Evaluation, UX Testing and Wizard of Oz

Summary

Evaluation matters because designers are not designing for themselves. Evaluation supports iterative development, helps teams fail early, and provides evidence for design decisions.

Three broad evaluation types are usability testing or UX evaluation with users, field evaluation in natural settings, and analytical evaluation by experts without users. Usability is often described through learnability, efficiency, memorability, errors, and satisfaction.

Greenberg and Buxton warn that traditional usability testing can be harmful too early because it focuses on measurable errors, speed, and negative findings, which can prematurely kill promising but incomplete concepts. Early UX evaluation should also examine emotions, enjoyment, aesthetics, expectations, context, and non-instrumental experience.

Anticipated UX concerns expected experiences, feelings, needs, and wishes before the final product exists. Prototype fidelity can be mixed across appearance, functionality, interactivity, data, and spatial or physical structure. Wizard of Oz evaluation lets users interact with a seemingly working system while a hidden human simulates part of the functionality.
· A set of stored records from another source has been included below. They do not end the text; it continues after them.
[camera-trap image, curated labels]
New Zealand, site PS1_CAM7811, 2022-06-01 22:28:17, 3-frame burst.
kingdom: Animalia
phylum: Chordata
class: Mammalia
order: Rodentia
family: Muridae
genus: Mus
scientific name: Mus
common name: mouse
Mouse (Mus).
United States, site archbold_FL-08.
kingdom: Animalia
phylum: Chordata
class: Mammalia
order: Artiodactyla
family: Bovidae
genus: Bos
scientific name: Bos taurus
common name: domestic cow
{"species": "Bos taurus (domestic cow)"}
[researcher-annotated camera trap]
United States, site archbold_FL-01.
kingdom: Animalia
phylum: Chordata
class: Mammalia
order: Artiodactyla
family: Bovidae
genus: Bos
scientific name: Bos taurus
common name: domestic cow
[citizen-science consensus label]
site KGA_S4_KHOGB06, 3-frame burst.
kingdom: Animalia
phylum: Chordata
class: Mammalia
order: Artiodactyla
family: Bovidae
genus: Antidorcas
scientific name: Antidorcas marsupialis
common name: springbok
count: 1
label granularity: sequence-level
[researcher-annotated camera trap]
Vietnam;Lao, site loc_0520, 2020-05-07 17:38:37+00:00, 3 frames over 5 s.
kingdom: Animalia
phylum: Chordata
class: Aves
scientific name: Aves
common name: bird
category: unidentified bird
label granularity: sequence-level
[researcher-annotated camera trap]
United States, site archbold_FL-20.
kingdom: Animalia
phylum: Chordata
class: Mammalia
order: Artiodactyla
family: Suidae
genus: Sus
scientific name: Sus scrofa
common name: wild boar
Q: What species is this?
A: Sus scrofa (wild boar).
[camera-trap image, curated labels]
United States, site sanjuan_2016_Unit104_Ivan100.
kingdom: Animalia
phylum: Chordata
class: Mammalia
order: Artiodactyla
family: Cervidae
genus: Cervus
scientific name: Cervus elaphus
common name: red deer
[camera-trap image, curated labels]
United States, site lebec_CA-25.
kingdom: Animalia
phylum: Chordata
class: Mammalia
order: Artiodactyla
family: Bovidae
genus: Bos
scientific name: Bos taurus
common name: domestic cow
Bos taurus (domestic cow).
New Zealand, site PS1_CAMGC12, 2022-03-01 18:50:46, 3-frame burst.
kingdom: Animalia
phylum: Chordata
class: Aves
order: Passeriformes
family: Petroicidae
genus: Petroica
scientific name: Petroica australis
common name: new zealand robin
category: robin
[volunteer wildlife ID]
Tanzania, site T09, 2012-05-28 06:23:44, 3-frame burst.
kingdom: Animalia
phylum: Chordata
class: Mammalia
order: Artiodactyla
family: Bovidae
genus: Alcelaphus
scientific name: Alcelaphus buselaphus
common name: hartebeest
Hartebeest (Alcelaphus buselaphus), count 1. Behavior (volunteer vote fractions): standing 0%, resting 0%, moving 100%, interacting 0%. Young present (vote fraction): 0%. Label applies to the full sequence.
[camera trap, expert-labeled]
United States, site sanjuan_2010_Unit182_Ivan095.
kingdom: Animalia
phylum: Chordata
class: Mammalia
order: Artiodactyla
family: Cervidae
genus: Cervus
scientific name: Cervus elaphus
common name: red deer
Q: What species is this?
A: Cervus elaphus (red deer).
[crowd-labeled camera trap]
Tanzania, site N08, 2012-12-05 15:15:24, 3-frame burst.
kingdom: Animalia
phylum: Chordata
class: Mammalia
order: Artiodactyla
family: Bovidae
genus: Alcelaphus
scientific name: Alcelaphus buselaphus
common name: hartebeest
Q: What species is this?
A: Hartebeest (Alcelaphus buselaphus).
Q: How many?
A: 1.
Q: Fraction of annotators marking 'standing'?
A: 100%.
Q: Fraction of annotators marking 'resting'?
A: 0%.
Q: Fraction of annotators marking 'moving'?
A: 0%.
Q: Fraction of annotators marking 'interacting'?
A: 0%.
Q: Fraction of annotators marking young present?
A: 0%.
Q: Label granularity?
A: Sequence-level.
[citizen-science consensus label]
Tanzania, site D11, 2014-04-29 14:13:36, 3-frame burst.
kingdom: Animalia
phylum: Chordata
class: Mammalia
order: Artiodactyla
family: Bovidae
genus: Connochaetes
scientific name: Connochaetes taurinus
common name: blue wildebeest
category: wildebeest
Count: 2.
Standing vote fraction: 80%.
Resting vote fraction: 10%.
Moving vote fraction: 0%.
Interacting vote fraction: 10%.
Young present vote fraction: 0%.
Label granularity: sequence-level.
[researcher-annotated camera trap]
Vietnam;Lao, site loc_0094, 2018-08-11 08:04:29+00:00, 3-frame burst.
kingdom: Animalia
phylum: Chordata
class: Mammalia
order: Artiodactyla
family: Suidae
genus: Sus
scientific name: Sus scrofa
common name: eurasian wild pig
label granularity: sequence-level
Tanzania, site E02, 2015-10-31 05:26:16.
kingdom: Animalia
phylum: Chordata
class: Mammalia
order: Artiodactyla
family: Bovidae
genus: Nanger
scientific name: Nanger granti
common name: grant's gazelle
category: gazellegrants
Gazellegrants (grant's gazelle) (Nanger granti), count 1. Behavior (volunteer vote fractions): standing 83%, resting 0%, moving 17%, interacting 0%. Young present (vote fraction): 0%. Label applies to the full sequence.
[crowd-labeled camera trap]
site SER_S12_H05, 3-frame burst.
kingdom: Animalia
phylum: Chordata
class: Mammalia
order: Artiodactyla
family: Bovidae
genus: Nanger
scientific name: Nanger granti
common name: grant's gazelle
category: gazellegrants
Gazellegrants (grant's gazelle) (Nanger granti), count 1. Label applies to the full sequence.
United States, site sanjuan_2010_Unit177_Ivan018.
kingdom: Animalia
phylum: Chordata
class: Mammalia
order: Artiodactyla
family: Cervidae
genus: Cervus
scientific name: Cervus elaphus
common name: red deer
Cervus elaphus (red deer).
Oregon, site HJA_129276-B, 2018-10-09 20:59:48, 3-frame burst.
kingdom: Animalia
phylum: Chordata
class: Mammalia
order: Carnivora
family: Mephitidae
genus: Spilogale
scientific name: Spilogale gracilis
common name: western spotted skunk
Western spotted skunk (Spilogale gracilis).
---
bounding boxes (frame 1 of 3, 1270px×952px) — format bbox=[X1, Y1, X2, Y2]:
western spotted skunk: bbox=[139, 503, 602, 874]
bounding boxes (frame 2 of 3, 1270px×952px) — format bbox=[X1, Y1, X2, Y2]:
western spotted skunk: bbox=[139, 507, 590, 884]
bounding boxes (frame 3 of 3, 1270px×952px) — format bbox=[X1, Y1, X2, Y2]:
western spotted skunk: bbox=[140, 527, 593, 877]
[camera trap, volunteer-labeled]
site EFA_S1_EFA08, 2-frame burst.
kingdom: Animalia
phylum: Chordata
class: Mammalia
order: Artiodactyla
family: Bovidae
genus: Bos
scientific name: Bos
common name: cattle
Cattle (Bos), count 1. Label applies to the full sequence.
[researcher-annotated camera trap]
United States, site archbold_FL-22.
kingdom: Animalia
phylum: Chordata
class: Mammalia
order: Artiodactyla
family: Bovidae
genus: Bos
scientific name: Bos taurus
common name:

Typical evaluation planning includes consent, introduction, background questions, icebreaker, tasks, post-questionnaire, semi-structured interview, documentation, and participant debriefing. Roles can include facilitator/interviewer, observer, documenter, and operator.

Key Terminology

Usability testing: controlled evaluation of how easy a system is to use.
UX evaluation: evaluation of user experience, including emotion, aesthetics, meaning, and context.
Field evaluation: evaluation in natural use settings.
Analytical evaluation: expert evaluation without users.
Learnability: ease of first-time task completion.
Efficiency: speed and effort after learning.
Memorability: ease of returning after time away.
Errors: number, severity, and recoverability of mistakes.
Satisfaction: pleasantness of use.
Anticipated UX: expected experience before actual use.
Mixed-fidelity prototype: prototype where different aspects have different realism levels.
Wizard of Oz: hidden human control simulates system intelligence or automation.
Think aloud: participant verbalizes thoughts while performing tasks.
Pilot study: trial run used to refine procedure, tasks, and questions.